Pour trouver des bras, l'industrie française contrainte d'afficher des valeurs

Chez certains DRH, un sentiment de panique voit le jour. L'industrie peinait depuis longtemps à recruter, mais la pénurie de candidats ou candidates s'étend, faute de jeunes formés à proximité, ou d'envie d'aller "travailler à l'usine".

En pleine tentative de relocalisation de production sur le territoire national, "l'industrie française connaît des tensions assez fortes sur des compétences clés", résume Stéphanie Lagalle-Baranès, chargée de piloter les besoins de recrutement et de formation des 32 principales branches industrielles françaises (sauf l'agroalimentaire) au sein de l'organisme paritaire OPCO 2i.

"Il manque des candidats pour des métiers comme usineur ou technicien de maintenance, avec de moins en moins de filières de formation", explique Patricia Gabriel, directrice des ressources humaines chez KSB, un fabricant de pompes et robinets industriels qui a cinq usines en France.

Prenez Châteauroux, dans l'Indre: "Les filières de baccalauréat professionnel ont disparu dans le coin" dit-elle. "Et si l'Etat nous a ouvert la possibilité d'ouvrir nos propres écoles localement, c'est impossible pour nous d'offrir des débouchés chaque année": l'usine KSB n'emploie que 130 personnes.

Pour son usine de pompes, KSB s'est donc associé il y a cinq ans à d'autres employeurs locaux et à l'entreprise d'intérim Adecco pour lancer une filière de formation, où la société recrute chaque année quatre ou cinq usineurs spécialistes de mécanique.

Ce qui l'inquiète, c'est que les "tensions" s'étendent. "Un poste de technico-commercial itinérant dans la région d'Aix-en-Provence avec voiture de fonction est resté vacant six mois, du jamais vu". "Il y a seulement quatre ans, on n'avait même pas besoin de publier un poste comme celui-ci, les gens venaient par le bouche-à-oreille", dit Mme Gabriel.

Depuis les confinements de la crise sanitaire, peu de gens rêvent d'usines, et du cortège de clichés qu'elles embarquent - pénibilité, bruit, gestes répétitifs, manque d'autonomie, horaires contraints -, forçant l'industrie à se remettre en cause.
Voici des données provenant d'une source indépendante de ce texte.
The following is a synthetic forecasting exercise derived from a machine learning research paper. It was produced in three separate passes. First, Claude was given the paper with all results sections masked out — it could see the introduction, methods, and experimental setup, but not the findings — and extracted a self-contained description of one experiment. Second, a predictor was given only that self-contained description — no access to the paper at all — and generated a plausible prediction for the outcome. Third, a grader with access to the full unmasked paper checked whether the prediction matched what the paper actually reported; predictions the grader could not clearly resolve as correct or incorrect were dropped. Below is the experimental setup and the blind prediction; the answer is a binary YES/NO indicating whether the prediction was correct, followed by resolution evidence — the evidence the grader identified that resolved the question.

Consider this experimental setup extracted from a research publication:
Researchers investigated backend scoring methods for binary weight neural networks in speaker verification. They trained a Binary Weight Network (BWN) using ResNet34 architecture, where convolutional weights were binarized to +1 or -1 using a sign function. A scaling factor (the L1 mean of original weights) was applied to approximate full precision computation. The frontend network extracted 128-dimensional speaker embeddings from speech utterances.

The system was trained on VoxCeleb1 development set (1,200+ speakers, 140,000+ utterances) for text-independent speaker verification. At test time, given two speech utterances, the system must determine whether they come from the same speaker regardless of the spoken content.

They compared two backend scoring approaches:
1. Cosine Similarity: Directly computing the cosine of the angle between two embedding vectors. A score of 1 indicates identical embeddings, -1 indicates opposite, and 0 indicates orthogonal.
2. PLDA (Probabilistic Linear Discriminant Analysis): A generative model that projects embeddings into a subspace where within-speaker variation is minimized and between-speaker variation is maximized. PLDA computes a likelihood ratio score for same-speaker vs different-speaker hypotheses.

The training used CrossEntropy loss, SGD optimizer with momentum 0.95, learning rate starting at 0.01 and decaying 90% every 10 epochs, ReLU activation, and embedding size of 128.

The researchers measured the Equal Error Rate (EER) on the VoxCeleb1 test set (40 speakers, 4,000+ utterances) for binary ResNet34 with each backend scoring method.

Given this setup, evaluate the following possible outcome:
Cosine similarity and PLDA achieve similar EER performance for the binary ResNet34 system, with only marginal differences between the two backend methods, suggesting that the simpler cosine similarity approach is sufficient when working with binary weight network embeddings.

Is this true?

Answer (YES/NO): NO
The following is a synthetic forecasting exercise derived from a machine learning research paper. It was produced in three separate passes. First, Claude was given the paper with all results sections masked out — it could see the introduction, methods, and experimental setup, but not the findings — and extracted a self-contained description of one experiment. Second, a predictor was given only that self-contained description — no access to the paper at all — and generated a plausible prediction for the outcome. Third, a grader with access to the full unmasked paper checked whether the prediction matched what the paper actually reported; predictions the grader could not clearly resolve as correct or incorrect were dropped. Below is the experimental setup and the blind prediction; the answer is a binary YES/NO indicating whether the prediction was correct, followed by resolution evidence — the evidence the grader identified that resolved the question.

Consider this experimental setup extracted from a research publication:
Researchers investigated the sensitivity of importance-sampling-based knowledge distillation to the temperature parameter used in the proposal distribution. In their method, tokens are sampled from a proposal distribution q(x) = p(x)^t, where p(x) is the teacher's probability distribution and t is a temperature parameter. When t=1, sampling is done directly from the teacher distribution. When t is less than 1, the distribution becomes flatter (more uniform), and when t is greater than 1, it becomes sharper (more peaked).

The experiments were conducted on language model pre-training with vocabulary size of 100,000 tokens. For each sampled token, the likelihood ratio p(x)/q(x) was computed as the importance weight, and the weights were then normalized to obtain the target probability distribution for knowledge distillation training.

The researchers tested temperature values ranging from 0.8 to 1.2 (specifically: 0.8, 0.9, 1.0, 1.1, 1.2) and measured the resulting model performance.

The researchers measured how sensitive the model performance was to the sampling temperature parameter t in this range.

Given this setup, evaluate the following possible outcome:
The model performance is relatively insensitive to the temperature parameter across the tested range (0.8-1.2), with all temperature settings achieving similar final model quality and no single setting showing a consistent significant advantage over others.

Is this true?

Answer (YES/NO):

Un DRH du secteur de la construction, qui peine aussi à recruter, confie à l'AFP qu'il tente de mettre sur pied des contrats flexibles, offrant la possibilité d'un deuxième job, ou une journée de congés hebdomadaire supplémentaire par exemple, pour attirer des candidatures.

La débrouille locale est parfois très inventive. Quand le secteur automobile émetteur de gaz à effet de serre s'en va, et que s'installent à proximité des ateliers de sellerie-maroquinerie, on tente la reconversion.

- "fabriquer l'avenir" -

Un projet Peugeot-Hermés "a très bien fonctionné" près de Sochaux, dit Mme Lagalle-Baranès. L'atelier Boudard, du Centre de Formation des Apprentis (CFA) du pays de Montbéliard, où l'on apprend à fabriquer à la main un sac de A à Z, est tout près de l'usine PSA (aujourd'hui groupe Stellantis).

"On a d'autres exemples, mais il faut travailler dans la dentelle, et gérer les problèmes individuels, notamment ceux des déplacements", ajoute Mme Lagalle-Baranès. Les usines ne sont jamais en centre-ville.

Une évidence pour Cléophée Marchal, 21 ans, souffleuse de verre à la manufacture de la cristallerie Saint-Louis en Moselle, en deuxième année de CAP.

"Il faut le permis et la voiture, je le savais, je m'étais préparée", explique la jeune femme qui a abandonné sa première année de médecine pour se lancer dans un CAP en alternance, afin d'apprendre à "faire du cueillage" ou à "maillocher" le verre, son rêve d'enfance.

Alors que s'ouvre mardi à Lyon le salon Global Industrie, une campagne de communication "Avec l'industrie" vient d'être lancée pour l'associer à des "valeurs" et "dessiner un nouveau projet de société" pour "fabriquer l'avenir".

Elle montre un sportif handicapé courant un 100 mètres avec du matériel médical innovant, des chercheurs travaillant sur l'hydrogène décarboné ou sur des bornes de recharge électrique.

Le but: montrer que l'industrie peut aussi "changer la vie" en bien, et qu'elle est essentielle pour lutter contre le réchauffement climatique, par exemple pour fabriquer des éoliennes.

Les 32 principales branches industrielles (aéronautique, pharmaceutique, chimique..) prévoient au total 280.000 recrutements en 2023, et disposent de 76.000 postes non pourvus, du soudeur au chercheur en matériaux, en passant par le ou la technicien(ne) de maintenance en robotique.